Campo minado com tiaras arrancadas, pulseiras improvisadas e banhos de lama

Dizem que a infância é a fase da pureza. Que toda criança é feliz. Que bullying "faz parte", que “a gente supera”. No entanto, não é bem por aí, meus caros!

Minha infância foi um campo minado com tiaras arrancadas, pulseiras improvisadas e humilhação.
E quem ousar dizer que isso ficou no passado… nunca carregou esse passado dentro do peito.

Eu tinha uma tiara azul-clara. Lembro dela com um carinho estranho, meio triste, porque era bonita demais para uma menina como eu — foi o que me fizeram acreditar. 

Um dia, uma das meninas mais populares da sala tirou a tiara da minha cabeça. Disse, com a frieza de quem se acha adulta aos 11 anos, que os meninos até me achavam “bonitinha”, mas que eu era infantil demais e ficaria melhor sem aquele acessório no cabelo. Que eu era BV, que meu nariz tinha cravo, que meu pescoço era feio, minha barriga não era seca, meus pelos tinham que sumir. E sumiram — com um corte na perna, porque eu, aos 10 anos, tentei me depilar com uma gilete escondida.

Naquele ano, um menino me deu um fora por causa do meu "pescoço grosso demais" para usar aquela gargantilha tribal que era febre entre as meninas.
Outro disse que eu não fazia o tipo dele.
Outra me espiou no banheiro da escola, empilhada com as amigas na cabine ao lado, e riram.
Aquilo foi devastador.
Elas atiçavam minha raiva e depois fingiam que eu era “doida”, “não sabia brincar”.

Naquela maldita semana de jogos, me tiraram da peça da escola porque eu não tinha um vestido rosa "de princesa".
Deram o meu papel pra uma menina loira, branquela, altinha, magra.
Fui chorar atrás da caixa d’água.
E ninguém sentiu minha falta.

Minha vida não foi definida por uma grande tragédia.
Foi definida por pequenas mortes diárias.
Por cada vez que me disseram que eu não servia.
Que eu era pobre.
Que meu Fusca vermelho era uma vergonha.
Que minha pulseira feita de ábaco era risível.
Que meu nome era feio — e eu passei a dizer que me chamava Lizete, Andressa, menos o "nome feio" dito em tom de desdém, deboche e reprimenda.

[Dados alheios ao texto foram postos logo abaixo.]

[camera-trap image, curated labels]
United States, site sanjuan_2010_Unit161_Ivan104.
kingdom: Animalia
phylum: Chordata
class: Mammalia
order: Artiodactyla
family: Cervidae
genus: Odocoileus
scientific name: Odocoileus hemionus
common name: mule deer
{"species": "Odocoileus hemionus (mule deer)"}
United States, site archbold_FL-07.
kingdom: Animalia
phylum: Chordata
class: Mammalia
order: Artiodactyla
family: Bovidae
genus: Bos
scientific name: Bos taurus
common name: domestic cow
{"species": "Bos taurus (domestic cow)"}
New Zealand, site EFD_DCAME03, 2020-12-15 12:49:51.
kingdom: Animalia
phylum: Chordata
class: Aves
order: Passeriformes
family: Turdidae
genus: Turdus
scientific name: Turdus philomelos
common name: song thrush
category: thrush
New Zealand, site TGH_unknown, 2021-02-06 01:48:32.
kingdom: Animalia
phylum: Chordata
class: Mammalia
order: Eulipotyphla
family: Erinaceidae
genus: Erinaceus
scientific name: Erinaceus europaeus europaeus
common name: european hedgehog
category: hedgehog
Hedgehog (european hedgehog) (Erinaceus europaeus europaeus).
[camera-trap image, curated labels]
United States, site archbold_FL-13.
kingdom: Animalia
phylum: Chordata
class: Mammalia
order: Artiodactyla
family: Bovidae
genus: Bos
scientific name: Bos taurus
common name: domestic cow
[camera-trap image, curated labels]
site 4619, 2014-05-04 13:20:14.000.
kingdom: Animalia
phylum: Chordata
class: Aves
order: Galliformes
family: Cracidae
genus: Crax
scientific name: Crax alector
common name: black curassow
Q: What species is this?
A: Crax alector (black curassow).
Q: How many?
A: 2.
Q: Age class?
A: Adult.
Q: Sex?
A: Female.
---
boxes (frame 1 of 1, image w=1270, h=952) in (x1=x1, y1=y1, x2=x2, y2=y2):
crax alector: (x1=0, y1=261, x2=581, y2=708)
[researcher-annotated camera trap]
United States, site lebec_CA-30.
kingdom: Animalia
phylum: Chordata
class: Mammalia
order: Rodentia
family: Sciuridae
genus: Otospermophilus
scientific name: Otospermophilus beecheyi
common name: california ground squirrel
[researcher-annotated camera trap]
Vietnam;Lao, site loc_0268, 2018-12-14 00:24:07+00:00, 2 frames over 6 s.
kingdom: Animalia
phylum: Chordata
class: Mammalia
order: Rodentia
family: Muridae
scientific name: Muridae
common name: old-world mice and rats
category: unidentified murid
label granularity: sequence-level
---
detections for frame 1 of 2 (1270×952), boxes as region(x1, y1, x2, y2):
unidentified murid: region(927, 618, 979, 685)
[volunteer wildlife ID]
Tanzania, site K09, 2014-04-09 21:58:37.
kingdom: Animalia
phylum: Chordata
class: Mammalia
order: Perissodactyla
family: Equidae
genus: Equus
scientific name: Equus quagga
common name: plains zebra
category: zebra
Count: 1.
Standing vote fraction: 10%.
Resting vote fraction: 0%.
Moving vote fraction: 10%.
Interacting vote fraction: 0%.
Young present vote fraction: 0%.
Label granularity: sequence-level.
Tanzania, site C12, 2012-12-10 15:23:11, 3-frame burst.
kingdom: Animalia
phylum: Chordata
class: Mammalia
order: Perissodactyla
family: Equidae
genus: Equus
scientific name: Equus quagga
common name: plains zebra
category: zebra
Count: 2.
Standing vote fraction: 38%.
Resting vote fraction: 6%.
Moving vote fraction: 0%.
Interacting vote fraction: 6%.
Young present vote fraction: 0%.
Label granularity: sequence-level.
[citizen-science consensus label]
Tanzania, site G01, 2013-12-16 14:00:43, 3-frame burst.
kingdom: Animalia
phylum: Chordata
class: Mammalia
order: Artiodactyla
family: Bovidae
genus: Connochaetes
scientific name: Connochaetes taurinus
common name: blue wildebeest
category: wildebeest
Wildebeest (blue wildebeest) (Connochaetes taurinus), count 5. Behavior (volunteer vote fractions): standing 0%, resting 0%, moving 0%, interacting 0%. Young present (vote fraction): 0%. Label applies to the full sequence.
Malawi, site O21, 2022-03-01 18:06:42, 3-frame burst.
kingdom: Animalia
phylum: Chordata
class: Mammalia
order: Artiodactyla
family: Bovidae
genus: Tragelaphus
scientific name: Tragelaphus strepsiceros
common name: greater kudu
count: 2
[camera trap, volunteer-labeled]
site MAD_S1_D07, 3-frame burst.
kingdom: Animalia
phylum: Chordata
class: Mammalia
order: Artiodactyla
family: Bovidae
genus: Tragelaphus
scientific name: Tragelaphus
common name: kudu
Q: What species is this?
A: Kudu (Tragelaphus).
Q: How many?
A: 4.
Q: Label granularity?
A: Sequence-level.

Talvez você nunca entenda por que eu odeio as músicas do Rick & Renner e peça para mudar quando toca Feiticeira, pois você não foi encurralada para ficar à força com o menino mais feio da escola e saiu correndo enquanto todos cantavam o refrão daquela música.
Não foi você que caiu naquela poça de lama e ficou com todo o uniforme sujo enquanto uma multidão de crianças e adolescentes riam das suas lágrimas.
Não era para cima de você que empurravam os meninos mais repulsivos para tentar te "desencalhar", como se invadir seu corpo fosse a prestação de um favor.

Quando alguém fala em superar, não entende que isso não se esquece porque não aconteceu de uma vez só.
Aconteceu todos os dias.
E me moldou.
Fez com que eu não conseguisse me entregar, nem acreditar quando alguém dizia que gostava de mim.
Fez com que eu achasse que beijava mal, que amava mal, que vivia errado.

Eu não fui criança.
Eu fui sobrevivente.
E talvez escrever isso seja uma forma de abraçar aquela menina de tiara azul-clara, pulseira de ábaco, e dizer:
você não era jeca,
você não era feia,
você só não era igual a elas.
E, por isso, era linda do seu próprio jeito.